++++ Text block ++++

Blumenberg (1981/2000, 1984/1985-2) preferred to understand myth as something that always survived through the times. Far from being silent in a remote origin, the myth would have been sedimented in the galaxy of the reason and, like the romantic and nietzschian flavors, it would have lead us to the temptation of the aesthetic judgment that surpasses - or skirtes - a necessary and analytical definition of values:
e
“The antithesis between myth and reason is a late and a poor invention” (…) which “forgoes seeing the function of myth, in the overcoming of that archaic unfamiliarity of the world, as itself a rational function” (…) “the boundary line between myth and logos is imaginary” (1985-2, p.48).
e
Design will probably appear before us today as one of the achievements of this theory of Blumenberg.
That´s why creation is not the same thing for artists and for designers.
e
Following this logic, art would continue to pursuit the ideia of creation that has its roots in the original opposition between myth and logos, assuming clearly the plan of the former against the rationality of the last.
On the other hand, design would be the clear evidence that such opposition never really existed, being its own forms the meeting point for myth and logos (getting thus together the pure creation’ tradition and the pragmatic effectiveness’ tradition).
More concretely: the speech on art, in the last two and half centuries, would have developed a creation pattern based on mistery and immanence, which can be reflected above all in “expressive” trends (expressionism, informalism, body art, etc.), in “oniric” trends (surrealism, etc.) and in “the reducionist” trends (minimal art, conceptual art, etc.), but also – although mostly less - in “formative” trends (cubism, stijl, op art, etc.), “social” trends, (expressive realisms: some Picasso, some pop art, etc.) and “useful art” trends (bauhaus, Malevich’ s constructivism, etc.)[8].

++++ Provided data ++++

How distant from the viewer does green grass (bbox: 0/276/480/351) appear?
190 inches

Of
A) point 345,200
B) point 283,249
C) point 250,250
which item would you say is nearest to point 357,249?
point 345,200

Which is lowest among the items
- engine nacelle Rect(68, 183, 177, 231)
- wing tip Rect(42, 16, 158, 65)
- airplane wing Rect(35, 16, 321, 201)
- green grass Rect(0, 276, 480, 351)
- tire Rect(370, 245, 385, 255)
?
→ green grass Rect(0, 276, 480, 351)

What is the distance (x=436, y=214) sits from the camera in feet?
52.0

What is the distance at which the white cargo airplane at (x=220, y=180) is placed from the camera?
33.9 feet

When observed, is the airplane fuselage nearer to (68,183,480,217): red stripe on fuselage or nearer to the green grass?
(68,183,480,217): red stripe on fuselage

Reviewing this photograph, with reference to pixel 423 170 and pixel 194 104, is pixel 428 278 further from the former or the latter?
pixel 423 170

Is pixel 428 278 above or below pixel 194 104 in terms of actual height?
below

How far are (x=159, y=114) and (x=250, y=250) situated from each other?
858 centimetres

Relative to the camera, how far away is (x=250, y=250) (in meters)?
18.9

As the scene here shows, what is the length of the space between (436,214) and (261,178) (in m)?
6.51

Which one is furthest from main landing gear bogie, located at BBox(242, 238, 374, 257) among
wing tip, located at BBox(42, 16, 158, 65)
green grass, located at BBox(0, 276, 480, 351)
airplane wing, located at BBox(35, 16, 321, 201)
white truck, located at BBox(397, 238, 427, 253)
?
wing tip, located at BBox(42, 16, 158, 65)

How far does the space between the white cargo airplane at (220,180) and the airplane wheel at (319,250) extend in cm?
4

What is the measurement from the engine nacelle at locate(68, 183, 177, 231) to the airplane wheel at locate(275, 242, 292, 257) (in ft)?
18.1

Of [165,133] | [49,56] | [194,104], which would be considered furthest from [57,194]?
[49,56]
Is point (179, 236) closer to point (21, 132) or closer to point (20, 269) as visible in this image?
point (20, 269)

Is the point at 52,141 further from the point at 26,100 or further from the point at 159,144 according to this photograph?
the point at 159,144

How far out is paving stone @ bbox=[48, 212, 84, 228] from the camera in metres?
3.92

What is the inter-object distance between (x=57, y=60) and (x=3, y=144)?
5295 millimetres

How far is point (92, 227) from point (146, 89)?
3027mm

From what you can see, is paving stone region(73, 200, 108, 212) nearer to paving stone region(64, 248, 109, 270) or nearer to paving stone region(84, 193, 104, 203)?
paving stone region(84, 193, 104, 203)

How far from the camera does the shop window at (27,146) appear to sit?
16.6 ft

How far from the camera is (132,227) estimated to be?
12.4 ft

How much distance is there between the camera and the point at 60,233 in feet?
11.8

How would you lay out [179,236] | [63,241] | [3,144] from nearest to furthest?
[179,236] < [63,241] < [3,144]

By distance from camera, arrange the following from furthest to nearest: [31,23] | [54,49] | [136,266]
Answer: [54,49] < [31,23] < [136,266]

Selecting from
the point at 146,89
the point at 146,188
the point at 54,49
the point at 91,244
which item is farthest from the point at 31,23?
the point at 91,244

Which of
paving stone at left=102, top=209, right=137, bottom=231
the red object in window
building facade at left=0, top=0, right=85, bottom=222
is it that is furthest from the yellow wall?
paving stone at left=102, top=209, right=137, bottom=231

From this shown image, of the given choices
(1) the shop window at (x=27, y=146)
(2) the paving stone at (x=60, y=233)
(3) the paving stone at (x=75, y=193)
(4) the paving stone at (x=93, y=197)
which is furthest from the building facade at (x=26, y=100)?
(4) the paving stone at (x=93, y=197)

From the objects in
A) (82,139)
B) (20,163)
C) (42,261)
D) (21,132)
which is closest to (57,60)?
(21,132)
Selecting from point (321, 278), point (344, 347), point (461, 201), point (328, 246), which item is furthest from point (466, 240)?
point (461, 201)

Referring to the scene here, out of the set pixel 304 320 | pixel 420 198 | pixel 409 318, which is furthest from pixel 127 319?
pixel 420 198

++++

** Requests **
• a. Reproduce the part of the passage on myth and design that falls between "That´s why creation" and "of the last.", inclusive.
• b. Answer these questions from the passage on myth and design:
(i) What does the quoted line from Blumenberg call the antithesis between myth and reason?
(ii) Over what span of time has the speech on art developed a creation pattern based on mystery and immanence?
(iii) Which two movements are listed as examples of the reductionist trends?

** Answers in order **
• a.
That´s why creation is not the same thing for artists and for designers.
e
Following this logic, art would continue to pursuit the ideia of creation that has its roots in the original opposition between myth and logos, assuming clearly the plan of the former against the rationality of the last.

• b.
(i) A late and a poor invention.
(ii) The last two and a half centuries.
(iii) Minimal art and conceptual art.